_WORK INSTRUCTION:_ Each of the lines below must be retyped character for character.

_SOURCE DATA:_
"""
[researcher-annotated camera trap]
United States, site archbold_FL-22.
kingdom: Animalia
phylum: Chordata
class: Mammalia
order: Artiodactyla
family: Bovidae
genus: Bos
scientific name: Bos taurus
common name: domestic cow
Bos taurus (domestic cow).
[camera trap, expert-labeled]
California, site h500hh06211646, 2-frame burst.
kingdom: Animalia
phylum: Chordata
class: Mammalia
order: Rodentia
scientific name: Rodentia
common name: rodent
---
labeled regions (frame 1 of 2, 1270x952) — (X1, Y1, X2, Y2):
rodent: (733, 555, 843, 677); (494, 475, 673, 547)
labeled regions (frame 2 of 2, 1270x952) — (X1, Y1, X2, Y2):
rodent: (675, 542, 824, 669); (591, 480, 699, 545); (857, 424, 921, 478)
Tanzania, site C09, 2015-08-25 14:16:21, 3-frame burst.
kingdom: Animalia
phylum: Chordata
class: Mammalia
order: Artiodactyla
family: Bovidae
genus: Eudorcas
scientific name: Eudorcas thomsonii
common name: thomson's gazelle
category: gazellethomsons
"""
_YOUR SOLUTION:_
[researcher-annotated camera trap]
United States, site archbold_FL-22.
kingdom: Animalia
phylum: Chordata
class: Mammalia
order: Artiodactyla
family: Bovidae
genus: Bos
scientific name: Bos taurus
common name: domestic cow
Bos taurus (domestic cow).
[camera trap, expert-labeled]
California, site h500hh06211646, 2-frame burst.
kingdom: Animalia
phylum: Chordata
class: Mammalia
order: Rodentia
scientific name: Rodentia
common name: rodent
---
labeled regions (frame 1 of 2, 1270x952) — (X1, Y1, X2, Y2):
rodent: (733, 555, 843, 677); (494, 475, 673, 547)
labeled regions (frame 2 of 2, 1270x952) — (X1, Y1, X2, Y2):
rodent: (675, 542, 824, 669); (591, 480, 699, 545); (857, 424, 921, 478)
Tanzania, site C09, 2015-08-25 14:16:21, 3-frame burst.
kingdom: Animalia
phylum: Chordata
class: Mammalia
order: Artiodactyla
family: Bovidae
genus: Eudorcas
scientific name: Eudorcas thomsonii
common name: thomson's gazelle
category: gazellethomsons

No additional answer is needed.